# PAGE
Brampton Stallions
- Full name: Brampton Stallions
- Nickname: The Stallions
- Founded: 2001 (as Brampton Hitmen)
- Dissolved: 2006
- Stadium: Victoria Park Stadium
- League: Canadian Soccer League
- 2006: 2nd, Play-off Quarter-Finals
| Home colours | Away colours |

= Brampton Stallions =

Former Canadian Soccer League team

Brampton Stallions were a Canadian soccer team, founded in 2001 as the Brampton Hitmen before changing its name in 2005. The team was a member of the Canadian Soccer League and played in the National Division. The team went "dormant" in 2006.

The Stallions played their home games at Victoria Park Stadium in the city of Brampton, Ontario, around 25 miles west of downtown Toronto. The team's colours were black and white. The club struggled during its infant stages failing to make the postseason during its first two seasons. Until finally capturing the CPSL Championship in 2003, and ending as playoff contender during its final tenure within the league.

== History ==
Brampton came into existence and entered the Canadian Professional Soccer League in 2001, along with Toronto Supra, Ottawa Wizards, and Montreal Dynamites. The franchise was placed in the Western Conference and would call Victoria Park Stadium as their home venue. Former Montreal Impact head coach Paul Kitson was appointed to the position. Kitson stocked his inaugural roster with former USL A-League players like Edgar Bartolomeu, Francisco Dos Santos, Laryea Adjetey, Ivan Jurisic, Paulo Silva, Adolfo Mella, and named CPSL veteran Phil Ionadi captain. The Hitmen debuted on June 3, 2001, in a 1–1 draw against the St. Catharines Wolves. Kitson struggled to achieve results for the club, which led to his dismissal from his post after going eight matches without a victory.

His replacement was Joe Da Silva, who managed Brampton's first victory on August 12, 2001, in a 3–2 win over London City. Da Silva would accomplish a respectable record, but would fall short in gaining a playoff berth. For the 2002 season Da Silva left Brampton to coach a Portuguese third division club, and was replaced by Ed McLaughlin with coaching experience in the Ontario Soccer League. McLaughlin would retain the majority of the roster from the previous season with Paolo Ceccarelli, Luca Centurione, and Milodrag Akmadzic as notable signings. McLaughlin was replaced early on in the season, and Brampton founder and owner Steve Nijjar took over the rein of head coach.

# DATA LINES
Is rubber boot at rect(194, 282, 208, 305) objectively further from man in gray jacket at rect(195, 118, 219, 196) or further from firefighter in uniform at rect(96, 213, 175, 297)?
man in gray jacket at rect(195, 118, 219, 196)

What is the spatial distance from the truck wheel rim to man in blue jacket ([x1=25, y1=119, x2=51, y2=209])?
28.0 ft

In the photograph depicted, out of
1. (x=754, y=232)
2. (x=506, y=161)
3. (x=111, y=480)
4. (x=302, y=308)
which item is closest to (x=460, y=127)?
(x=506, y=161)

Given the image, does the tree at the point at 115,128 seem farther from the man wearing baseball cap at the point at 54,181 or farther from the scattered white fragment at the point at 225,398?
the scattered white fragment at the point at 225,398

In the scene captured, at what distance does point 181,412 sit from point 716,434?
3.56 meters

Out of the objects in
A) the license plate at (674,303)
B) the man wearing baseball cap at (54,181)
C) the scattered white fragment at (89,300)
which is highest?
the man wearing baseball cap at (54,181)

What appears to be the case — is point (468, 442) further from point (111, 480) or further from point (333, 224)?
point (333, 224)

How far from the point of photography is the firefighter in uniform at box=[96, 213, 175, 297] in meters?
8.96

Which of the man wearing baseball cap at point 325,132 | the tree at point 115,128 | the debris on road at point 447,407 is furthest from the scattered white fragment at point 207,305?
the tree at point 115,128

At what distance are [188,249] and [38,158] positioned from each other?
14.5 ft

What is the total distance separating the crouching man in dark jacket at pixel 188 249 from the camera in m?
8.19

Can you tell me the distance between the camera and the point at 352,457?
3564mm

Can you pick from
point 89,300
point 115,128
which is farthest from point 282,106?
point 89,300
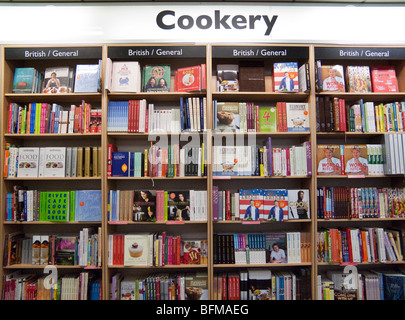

# GIVEN EXERCISE 1
Answer these questions about the Brampton Stallions article:
(a) In what year did the team change its name?
(b) Who was appointed as the club's first head coach?
(c) Which team did Brampton defeat for its first victory?
# GIVEN EXERCISE 2
Quote the stretch of the Brampton Stallions article from "Former Canadian Soccer" through "within the league.".
The data plays no part in this work.

# FULL RESPONSE 1
(a) 2005
(b) Paul Kitson
(c) London City

# FULL RESPONSE 2
Former Canadian Soccer League team

Brampton Stallions were a Canadian soccer team, founded in 2001 as the Brampton Hitmen before changing its name in 2005. The team was a member of the Canadian Soccer League and played in the National Division. The team went "dormant" in 2006.

The Stallions played their home games at Victoria Park Stadium in the city of Brampton, Ontario, around 25 miles west of downtown Toronto. The team's colours were black and white. The club struggled during its infant stages failing to make the postseason during its first two seasons. Until finally capturing the CPSL Championship in 2003, and ending as playoff contender during its final tenure within the league.